====== 文書抜粋 ======

Finaleが終了となった今、現状ではDorico と Sibeliusのほぼ2強の状態にあります。この2つはどちらもできることの根本は変わりません。ただし、目的の差異、連携製品の有無、使い勝手が全く異なってくるので、好みが完全に分かれます。

以下では、「選ぶ基準の例」と上記の4つの作譜ソフトについて まとめます。

選ぶ基準

基準として、以下の点が明確であるか?重要と考えるか?を考えてみて下さい。

項目補足
目的単に作ることが目的か、綺麗なレイアウトに保つことが必須かです。
学びやすさ特に初心者には、参考書やネットでの情報源の多さが1つの基準になると思います。
連携製品連携機能の有無があるので1つの基準になると思います。

作譜ソフトの特徴

ここからは、各作譜ソフトの特徴の一例について説明していきます。

Finaleシリーズ

Finaleシリーズの特徴は、以下になります。

前述のとおり、本製品は開発/販売終了となっています。
そのため、参考として掲載しています。
項目特徴
目的オーケストラ規模の楽譜作成、浄書、出版
学びやすさ多くの参考書が存在します。出版業界で長く使用されていることから、インターネットでも多くの情報を得られます。

====== データ部 ======

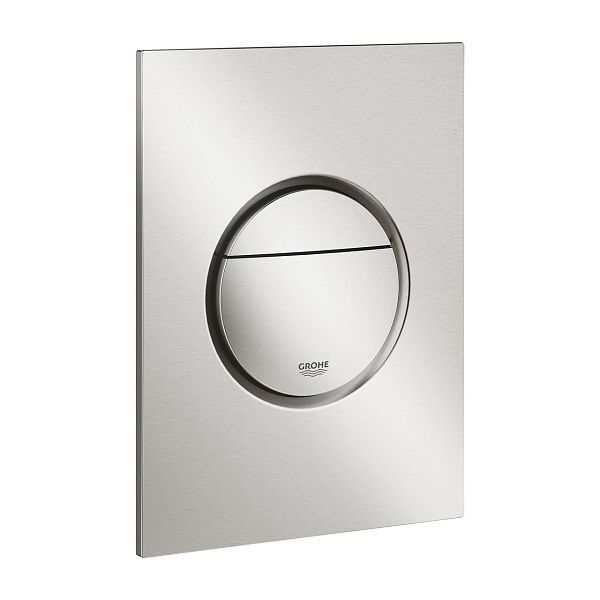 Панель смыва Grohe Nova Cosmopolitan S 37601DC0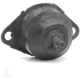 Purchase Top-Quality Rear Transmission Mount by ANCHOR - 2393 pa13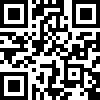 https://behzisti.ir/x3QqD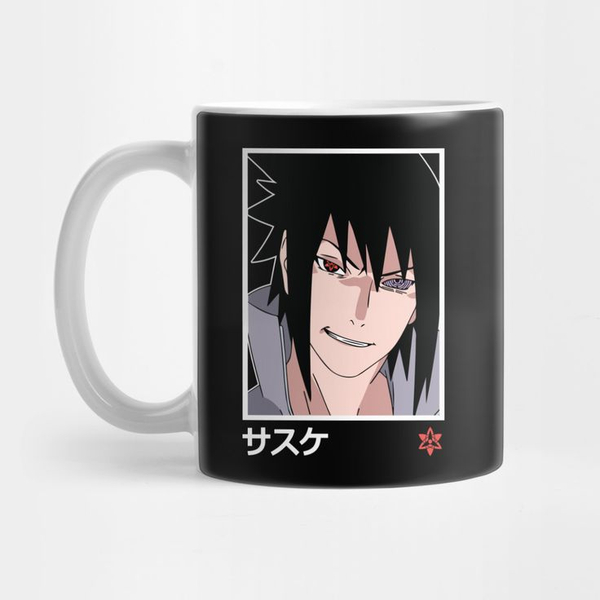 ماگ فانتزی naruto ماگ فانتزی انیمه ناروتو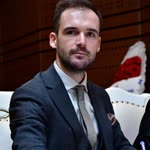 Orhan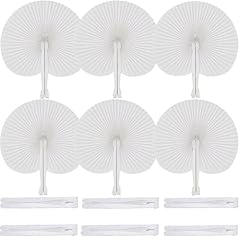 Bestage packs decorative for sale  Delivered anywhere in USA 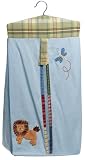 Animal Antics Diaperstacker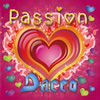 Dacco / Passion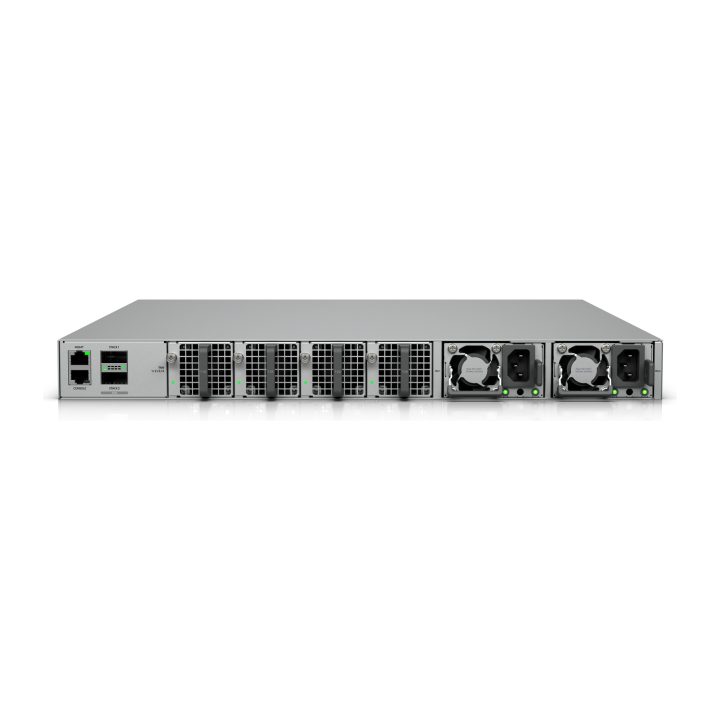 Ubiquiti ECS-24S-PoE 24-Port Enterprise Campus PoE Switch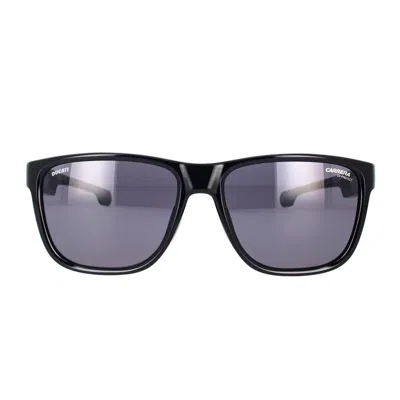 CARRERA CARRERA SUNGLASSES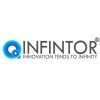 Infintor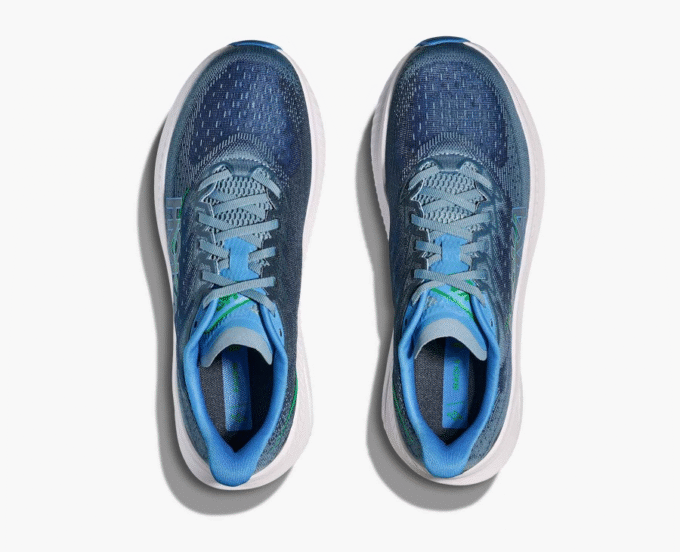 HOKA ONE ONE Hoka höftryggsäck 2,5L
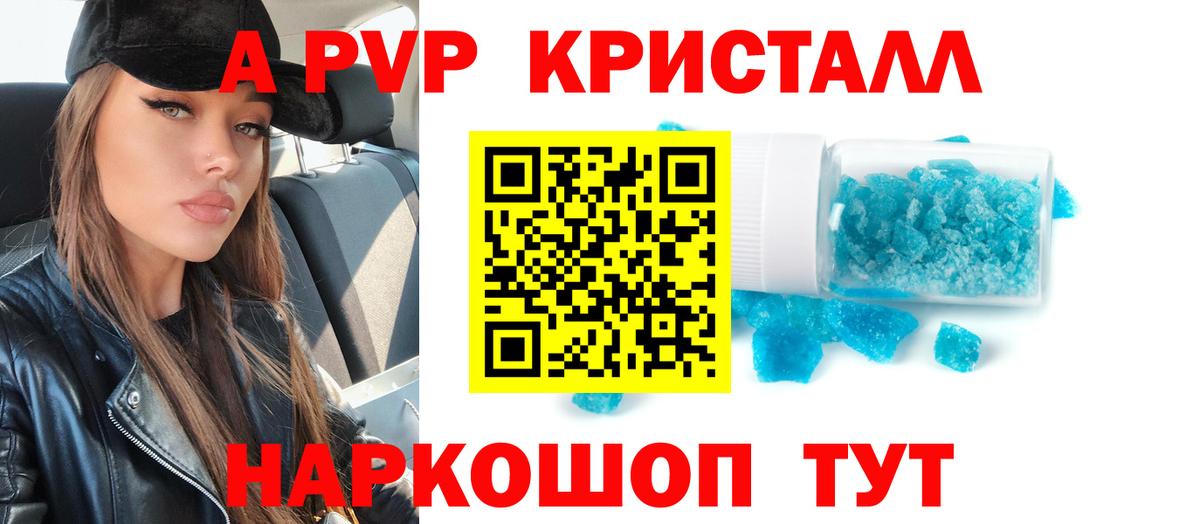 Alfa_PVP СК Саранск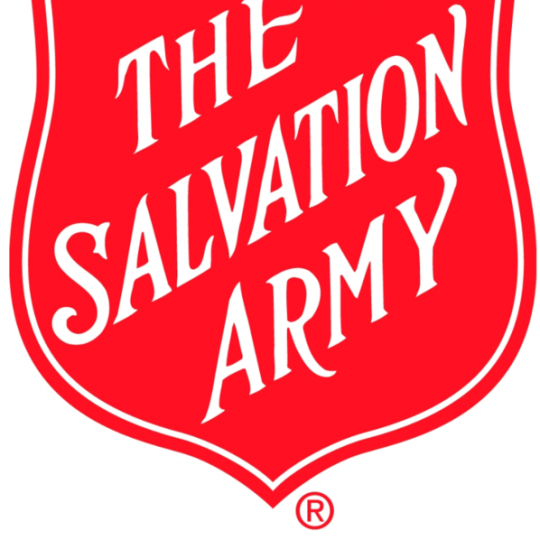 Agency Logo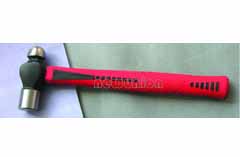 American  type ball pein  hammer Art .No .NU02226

======

# 作業指示
作譜ソフトに関する文書抜粋によれば、Finaleが終了となった現在、ほぼ2強の状態にあるのはどのソフトですか。

# 回答
DoricoとSibeliusです。